There is perhaps no more naked statement
of the political uses of schooling on record
than Baldwin's official word about "The Present Problem of Negro
Education," delivered before the
Capon Springs Conference on Southern Education (1899):
Know that it is a crime for any teacher, white
or black, to educate the Negro for positions
which are not open to him.
Important liberals like Edgar Gardner
Murphy (whose descendants are still active in
American schooling) and other leading progressive humanists hastened to
agree with Baldwin. In David Tyack's
analysis, these men sought to develop an applied technology of school decision-making similar to
technologies of production and management then
transforming the bureaucratized corporate economy. This technology
reflected evolutionary presuppositions,
rooting its values in supposed evolutionary laws. Ideals could be hierarchically arranged and pinned
down on a scale of races, classes, sexes, and
historical stages grounded allegedly in nature itself.
According to James Russell, for thirty years
dean of Teachers College, the purpose was to
equip teachers and administrators for "missionary service."
What we are looking to discover through
building this new institution, said Russell, is "the modern
significance of the old doctrines of
original sin and salvation by grace — to bring forth works meet for repentance." '(emphasis added)
Teachers College, Stanford, Chicago, Johns
Hopkins, Wisconsin, Michigan, Yale, etc.,
were the West Points of the Educational Trust, men like Ellwood P.
Cubberley its generals. Cubberley, also
writer and editor of Houghton Mifflin's education series, the largest and most successful set of
professional books published for school people in the first half of the twentieth century,
legitimized by his influence the new reforms of
vocational guidance, "junior" high schools, hygiene programs,
and more. The book series gave him great
power to shape the new science of education, making him a fortune. Its effects on school management were vast.
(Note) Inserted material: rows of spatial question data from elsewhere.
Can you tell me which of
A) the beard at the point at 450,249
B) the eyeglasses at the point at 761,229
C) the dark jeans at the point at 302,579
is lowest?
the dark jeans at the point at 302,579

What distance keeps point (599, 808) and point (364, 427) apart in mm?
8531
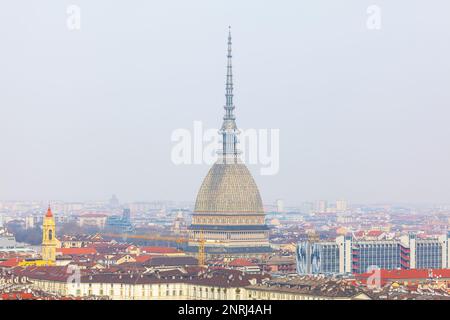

Cubberley wrote, "One bright child may
easily be worth more to national life than
thousands of low mentality." He taught influential schoolmen that
genetic endowment explained success and
failure in the social order and taught thousands of politicians the same lesson as well. Cubberley was one of a
small band of leaders who invented
professional school administration as an occupation, and professional
school administration created the tracking
system so that different grades of evolutionary raw material could be processed in different ways
— one of many innovations science and
business efficiency seemed to demand. In doing so, a strong class system
possessing nearly the strength of a caste
system was created, with important political implications for every American child.